Copy the stretch of lines from the one containing "List these objects" through the one containing "Answer: the paved", inclusive, reproducing each line word for word.

#### [SUPPLIED RECORDS]
_____
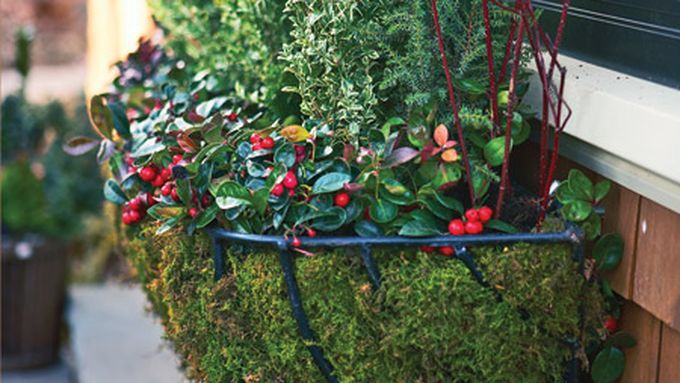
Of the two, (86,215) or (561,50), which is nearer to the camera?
_____
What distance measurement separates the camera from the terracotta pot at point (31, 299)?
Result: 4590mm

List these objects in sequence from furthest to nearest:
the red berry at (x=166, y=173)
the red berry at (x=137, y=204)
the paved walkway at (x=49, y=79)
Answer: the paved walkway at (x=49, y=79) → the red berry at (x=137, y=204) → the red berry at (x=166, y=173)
_____
#### [RESPONSE]
List these objects in sequence from furthest to nearest:
the red berry at (x=166, y=173)
the red berry at (x=137, y=204)
the paved walkway at (x=49, y=79)
Answer: the paved walkway at (x=49, y=79) → the red berry at (x=137, y=204) → the red berry at (x=166, y=173)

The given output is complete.